--- Begin EXTRACTED INFORMATION ---

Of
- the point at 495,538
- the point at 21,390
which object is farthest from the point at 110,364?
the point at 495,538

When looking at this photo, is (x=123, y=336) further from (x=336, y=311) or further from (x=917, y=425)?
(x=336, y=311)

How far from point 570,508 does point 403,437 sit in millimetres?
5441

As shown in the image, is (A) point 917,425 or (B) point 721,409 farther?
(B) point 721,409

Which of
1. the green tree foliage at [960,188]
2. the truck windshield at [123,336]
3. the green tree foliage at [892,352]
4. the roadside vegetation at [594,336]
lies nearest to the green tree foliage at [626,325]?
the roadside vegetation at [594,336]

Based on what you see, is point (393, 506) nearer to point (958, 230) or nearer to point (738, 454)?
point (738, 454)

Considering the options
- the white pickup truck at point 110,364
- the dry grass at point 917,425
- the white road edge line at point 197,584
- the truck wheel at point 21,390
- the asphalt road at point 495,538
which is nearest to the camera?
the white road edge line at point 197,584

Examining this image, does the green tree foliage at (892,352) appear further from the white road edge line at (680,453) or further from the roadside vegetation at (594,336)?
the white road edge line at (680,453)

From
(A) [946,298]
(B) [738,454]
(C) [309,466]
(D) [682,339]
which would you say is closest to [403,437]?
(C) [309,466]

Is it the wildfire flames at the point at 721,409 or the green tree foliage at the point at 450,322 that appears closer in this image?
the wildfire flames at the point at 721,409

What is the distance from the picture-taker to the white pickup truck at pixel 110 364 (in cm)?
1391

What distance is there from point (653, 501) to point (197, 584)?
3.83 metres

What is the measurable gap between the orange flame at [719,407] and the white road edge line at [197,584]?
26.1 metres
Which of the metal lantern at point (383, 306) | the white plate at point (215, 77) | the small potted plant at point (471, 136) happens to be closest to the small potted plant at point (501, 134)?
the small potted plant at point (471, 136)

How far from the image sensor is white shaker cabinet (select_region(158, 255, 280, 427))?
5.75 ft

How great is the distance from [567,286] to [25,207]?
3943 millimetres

--- End EXTRACTED INFORMATION ---

## YOUR GOAL:
Give every line in the stretch from the line containing "Examining this image, does" through the end of the records as a JSON list of strings, one string per line, leaving out blank lines.

## SOLUTION FOR THIS TASK:
[
  "Examining this image, does the green tree foliage at (892,352) appear further from the white road edge line at (680,453) or further from the roadside vegetation at (594,336)?",
  "the white road edge line at (680,453)",
  "From",
  "(A) [946,298]",
  "(B) [738,454]",
  "(C) [309,466]",
  "(D) [682,339]",
  "which would you say is closest to [403,437]?",
  "(C) [309,466]",
  "Is it the wildfire flames at the point at 721,409 or the green tree foliage at the point at 450,322 that appears closer in this image?",
  "the wildfire flames at the point at 721,409",
  "What is the distance from the picture-taker to the white pickup truck at pixel 110 364 (in cm)?",
  "1391",
  "What distance is there from point (653, 501) to point (197, 584)?",
  "3.83 metres",
  "What is the measurable gap between the orange flame at [719,407] and the white road edge line at [197,584]?",
  "26.1 metres",
  "Which of the metal lantern at point (383, 306) | the white plate at point (215, 77) | the small potted plant at point (471, 136) happens to be closest to the small potted plant at point (501, 134)?",
  "the small potted plant at point (471, 136)",
  "How far from the image sensor is white shaker cabinet (select_region(158, 255, 280, 427))?",
  "5.75 ft",
  "How great is the distance from [567,286] to [25,207]?",
  "3943 millimetres"
]